1985-2024年全球HIV合并诺卡菌感染病例的临床特征分析

Clinical characteristics of global HIV combined with Nocardia infection cases, 1985−2024

  • 摘要:
    目的 评价人类免疫缺陷病毒(HIV)合并诺卡菌感染病例的流行病学、临床特征、诊断方法和治疗结局。
    方法 检索1985年1月至2024年8月国内外数据库报道的198例HIV合并诺卡菌感染病例的文献并对其进行回顾性分析。 运用χ2检验、logistic回归、线性判别分析比较单纯性感染组和播散性感染组、幸存组和死亡组的流行病学及临床特征差异。
    结果 198例HIV合并诺卡菌感染的共感染病例的平均年龄为(39.50±12.01)岁,其中男性163例(82.32%),48例存在基础疾病,病死率为22.73%,最常见的临床症状为发热、咳嗽/咳痰、气促、头痛、体重减轻等,播散组的临床症状明显高于单纯组(均P<0.05)。 居住在亚热带地区(adjusted Odds Ratio,aOR=4.08,95% Confidence Interval,CI:1.64~10.12)、居住在季风性气候区(aOR=6.23,95%CI:2.22~17.48)、感染星形诺卡菌或鼻疽诺卡菌(aOR=2.48,95%CI:1.14~5.42)、有脑脓肿体征(aOR=3.35,95%CI:1.26~8.89)是HIV合并诺卡菌感染病例死亡的危险因素(均P<0.05)。 有皮肤脓肿体征是HIV合并诺卡菌感染病例死亡的保护因素(aOR=0.16,95%CI:0.03~0.78)(P<0.05)。 所有病例均经微生物学检查证实,40.40%的病例进行了影像学诊断。 药敏试验结果提示大部分诺卡菌菌株对利奈唑胺、阿米卡星、亚胺培南、甲氧苄啶–磺胺甲恶唑、多西环素等敏感。
+ + +
#### 练习题目
[1] HIV合并诺卡菌感染病例分析的摘要提到了χ2检验、logistic回归和线性判别分析三种方法。请用一到三句话说明，摘要中这些方法被用来做什么。
[2] 请接着HIV合并诺卡菌感染病例分析的摘要往下写，从药敏试验结果那句之后开始续写。

#### 数据摘录
+ + +
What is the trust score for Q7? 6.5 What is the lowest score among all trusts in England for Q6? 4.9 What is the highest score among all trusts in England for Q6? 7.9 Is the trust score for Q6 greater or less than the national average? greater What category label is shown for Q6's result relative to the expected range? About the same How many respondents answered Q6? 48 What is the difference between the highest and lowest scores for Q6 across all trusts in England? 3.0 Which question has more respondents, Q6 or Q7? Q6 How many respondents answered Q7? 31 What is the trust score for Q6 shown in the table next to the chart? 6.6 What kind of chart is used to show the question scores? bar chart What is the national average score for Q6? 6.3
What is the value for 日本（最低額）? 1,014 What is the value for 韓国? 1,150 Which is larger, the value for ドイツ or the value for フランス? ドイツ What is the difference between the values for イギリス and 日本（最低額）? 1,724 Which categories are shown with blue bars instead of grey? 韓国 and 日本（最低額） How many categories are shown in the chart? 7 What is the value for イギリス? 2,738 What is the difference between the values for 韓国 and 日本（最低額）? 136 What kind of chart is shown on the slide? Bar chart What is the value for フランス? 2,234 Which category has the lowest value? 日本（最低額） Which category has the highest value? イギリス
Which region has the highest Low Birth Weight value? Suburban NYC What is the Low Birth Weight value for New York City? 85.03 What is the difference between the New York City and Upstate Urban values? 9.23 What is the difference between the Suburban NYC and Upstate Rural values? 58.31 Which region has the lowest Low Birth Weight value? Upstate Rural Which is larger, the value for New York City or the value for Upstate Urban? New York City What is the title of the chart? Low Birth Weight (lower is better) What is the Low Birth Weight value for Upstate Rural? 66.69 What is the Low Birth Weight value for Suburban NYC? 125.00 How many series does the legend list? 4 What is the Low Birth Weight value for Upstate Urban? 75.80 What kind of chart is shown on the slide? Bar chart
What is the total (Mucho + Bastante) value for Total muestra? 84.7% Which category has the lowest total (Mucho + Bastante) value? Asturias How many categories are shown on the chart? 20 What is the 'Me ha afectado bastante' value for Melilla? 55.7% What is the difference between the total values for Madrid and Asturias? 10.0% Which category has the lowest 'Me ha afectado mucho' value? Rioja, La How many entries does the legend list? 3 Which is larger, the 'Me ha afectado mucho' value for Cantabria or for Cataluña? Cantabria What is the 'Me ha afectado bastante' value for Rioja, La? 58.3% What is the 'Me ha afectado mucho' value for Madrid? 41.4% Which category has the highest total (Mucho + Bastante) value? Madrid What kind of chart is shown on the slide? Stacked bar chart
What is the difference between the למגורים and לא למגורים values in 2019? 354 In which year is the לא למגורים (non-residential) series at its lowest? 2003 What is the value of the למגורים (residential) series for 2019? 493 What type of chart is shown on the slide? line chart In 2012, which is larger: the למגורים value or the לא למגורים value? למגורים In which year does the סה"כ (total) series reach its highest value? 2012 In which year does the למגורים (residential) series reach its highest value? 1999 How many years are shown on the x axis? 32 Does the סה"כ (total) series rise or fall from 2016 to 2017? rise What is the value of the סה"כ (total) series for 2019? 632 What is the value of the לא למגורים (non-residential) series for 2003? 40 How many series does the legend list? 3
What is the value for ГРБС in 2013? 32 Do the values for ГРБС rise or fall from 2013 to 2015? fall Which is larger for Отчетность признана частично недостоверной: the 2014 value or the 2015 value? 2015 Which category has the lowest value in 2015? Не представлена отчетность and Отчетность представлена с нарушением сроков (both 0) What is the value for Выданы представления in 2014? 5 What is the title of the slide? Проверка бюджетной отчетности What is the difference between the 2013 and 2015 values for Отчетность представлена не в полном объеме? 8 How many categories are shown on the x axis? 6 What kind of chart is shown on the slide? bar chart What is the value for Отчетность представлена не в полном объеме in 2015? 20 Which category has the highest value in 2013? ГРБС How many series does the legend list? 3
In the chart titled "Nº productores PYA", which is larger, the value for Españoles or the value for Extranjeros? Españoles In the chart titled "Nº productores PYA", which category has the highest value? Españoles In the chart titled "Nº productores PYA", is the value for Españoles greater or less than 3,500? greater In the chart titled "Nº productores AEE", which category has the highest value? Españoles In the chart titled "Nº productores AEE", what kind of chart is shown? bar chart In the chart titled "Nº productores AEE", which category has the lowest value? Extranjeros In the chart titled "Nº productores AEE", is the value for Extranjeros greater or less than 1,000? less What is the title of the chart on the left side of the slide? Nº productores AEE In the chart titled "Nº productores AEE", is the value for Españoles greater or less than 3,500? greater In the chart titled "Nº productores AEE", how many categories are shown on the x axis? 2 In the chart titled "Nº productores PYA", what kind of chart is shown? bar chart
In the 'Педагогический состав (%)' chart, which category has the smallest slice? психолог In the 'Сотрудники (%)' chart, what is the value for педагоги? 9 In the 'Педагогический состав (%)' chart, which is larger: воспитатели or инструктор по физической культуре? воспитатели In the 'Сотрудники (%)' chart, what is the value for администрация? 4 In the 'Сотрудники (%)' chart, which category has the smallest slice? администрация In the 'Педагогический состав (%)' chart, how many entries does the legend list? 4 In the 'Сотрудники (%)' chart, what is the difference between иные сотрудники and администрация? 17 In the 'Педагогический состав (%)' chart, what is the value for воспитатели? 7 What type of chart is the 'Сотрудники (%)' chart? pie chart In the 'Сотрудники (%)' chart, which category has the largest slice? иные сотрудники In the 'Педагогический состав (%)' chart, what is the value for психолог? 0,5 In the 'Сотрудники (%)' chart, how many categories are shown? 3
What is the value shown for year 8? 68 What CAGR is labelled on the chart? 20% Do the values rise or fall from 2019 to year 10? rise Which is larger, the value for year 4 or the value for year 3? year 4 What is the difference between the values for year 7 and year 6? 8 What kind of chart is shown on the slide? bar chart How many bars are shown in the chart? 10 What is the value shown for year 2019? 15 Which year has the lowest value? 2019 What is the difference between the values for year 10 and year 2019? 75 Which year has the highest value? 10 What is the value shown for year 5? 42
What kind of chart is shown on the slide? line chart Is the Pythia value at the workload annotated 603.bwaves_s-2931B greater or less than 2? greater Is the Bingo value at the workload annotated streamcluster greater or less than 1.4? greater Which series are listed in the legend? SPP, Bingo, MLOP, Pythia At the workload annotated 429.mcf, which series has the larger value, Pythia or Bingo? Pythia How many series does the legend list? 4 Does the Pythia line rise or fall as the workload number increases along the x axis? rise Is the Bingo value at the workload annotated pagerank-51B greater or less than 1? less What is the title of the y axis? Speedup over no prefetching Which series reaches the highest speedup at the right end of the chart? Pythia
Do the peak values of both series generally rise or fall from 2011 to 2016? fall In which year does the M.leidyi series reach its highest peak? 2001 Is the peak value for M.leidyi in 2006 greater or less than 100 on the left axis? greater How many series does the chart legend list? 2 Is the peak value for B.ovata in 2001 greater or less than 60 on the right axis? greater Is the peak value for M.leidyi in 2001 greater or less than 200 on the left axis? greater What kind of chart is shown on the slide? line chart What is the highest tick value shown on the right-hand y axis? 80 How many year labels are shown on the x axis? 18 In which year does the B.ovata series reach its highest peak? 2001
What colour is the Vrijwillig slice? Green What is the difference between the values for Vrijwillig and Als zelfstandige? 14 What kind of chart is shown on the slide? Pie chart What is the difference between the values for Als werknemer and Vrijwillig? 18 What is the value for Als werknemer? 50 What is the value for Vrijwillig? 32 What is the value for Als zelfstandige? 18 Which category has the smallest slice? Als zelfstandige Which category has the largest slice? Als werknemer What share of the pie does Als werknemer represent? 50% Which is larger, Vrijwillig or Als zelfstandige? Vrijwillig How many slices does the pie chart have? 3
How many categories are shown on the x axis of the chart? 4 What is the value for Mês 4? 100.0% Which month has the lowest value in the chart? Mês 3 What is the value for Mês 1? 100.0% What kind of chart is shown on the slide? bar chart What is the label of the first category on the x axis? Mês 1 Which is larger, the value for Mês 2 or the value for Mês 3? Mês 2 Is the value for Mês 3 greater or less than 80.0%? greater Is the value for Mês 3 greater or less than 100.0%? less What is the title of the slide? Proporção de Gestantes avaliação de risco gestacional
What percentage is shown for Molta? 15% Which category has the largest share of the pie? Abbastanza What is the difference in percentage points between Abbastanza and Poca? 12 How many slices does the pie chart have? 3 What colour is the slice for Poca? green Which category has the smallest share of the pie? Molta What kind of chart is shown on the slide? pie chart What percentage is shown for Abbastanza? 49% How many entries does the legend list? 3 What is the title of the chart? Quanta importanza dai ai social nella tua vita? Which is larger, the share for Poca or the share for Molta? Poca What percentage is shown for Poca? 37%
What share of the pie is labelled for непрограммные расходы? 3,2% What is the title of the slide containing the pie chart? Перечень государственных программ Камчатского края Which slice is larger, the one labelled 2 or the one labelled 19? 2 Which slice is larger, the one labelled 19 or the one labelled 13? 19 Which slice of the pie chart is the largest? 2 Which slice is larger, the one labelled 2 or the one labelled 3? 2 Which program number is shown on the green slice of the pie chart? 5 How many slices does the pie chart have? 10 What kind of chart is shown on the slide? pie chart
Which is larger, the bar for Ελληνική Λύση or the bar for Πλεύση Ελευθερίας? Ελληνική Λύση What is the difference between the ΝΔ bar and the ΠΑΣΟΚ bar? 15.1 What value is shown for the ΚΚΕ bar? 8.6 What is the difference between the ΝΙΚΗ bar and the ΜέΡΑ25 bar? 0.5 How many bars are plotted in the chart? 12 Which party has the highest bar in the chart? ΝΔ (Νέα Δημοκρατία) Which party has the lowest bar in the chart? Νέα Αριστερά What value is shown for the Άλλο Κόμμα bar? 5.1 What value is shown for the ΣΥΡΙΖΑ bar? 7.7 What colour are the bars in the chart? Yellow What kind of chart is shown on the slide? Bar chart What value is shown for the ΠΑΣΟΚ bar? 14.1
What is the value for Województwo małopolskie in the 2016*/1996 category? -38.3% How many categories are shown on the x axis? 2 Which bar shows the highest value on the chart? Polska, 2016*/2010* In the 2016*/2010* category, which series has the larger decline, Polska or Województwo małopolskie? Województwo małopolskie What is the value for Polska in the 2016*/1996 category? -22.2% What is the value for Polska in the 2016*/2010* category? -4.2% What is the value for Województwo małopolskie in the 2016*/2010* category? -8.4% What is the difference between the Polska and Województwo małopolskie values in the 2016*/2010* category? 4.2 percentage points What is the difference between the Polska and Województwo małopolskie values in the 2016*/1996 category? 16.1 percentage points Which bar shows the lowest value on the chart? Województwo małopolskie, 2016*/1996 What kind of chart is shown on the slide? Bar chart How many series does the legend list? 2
+ + +
#### 书面作答
[1] 这些方法用于比较单纯性感染组与播散性感染组之间、幸存组与死亡组之间在流行病学及临床特征上的差异。

[2]
    结论 HIV合并诺卡菌感染病例的感染部位多见于肺部,病死率较高,应特别关注感染星形诺卡菌或鼻疽诺卡菌、有脑脓肿体征、播散性感染的合并感染者,对于可疑合并感染病例应及早进行病原学检查及药敏试验,及时选择恰当的治疗策略。

     

    Abstract:
    Objective To evaluate the epidemiology, clinical characteristics, diagnostic methods, and treatment outcomes of cases of Human Immunodeficiency Virus (HIV) combined with Nocardia infection.
    Methods Retrospective analysis was conducted on the clinical data of 198 cases of HIV combined with Nocardia infection reported in literatures and abroad from January 1985 to August 2024. Chi-square test, logistic regression and linear discriminant analysis was compared the epidemiological and clinical differences between the single site infection and the disseminated infection group, as well as the survival group and the death group.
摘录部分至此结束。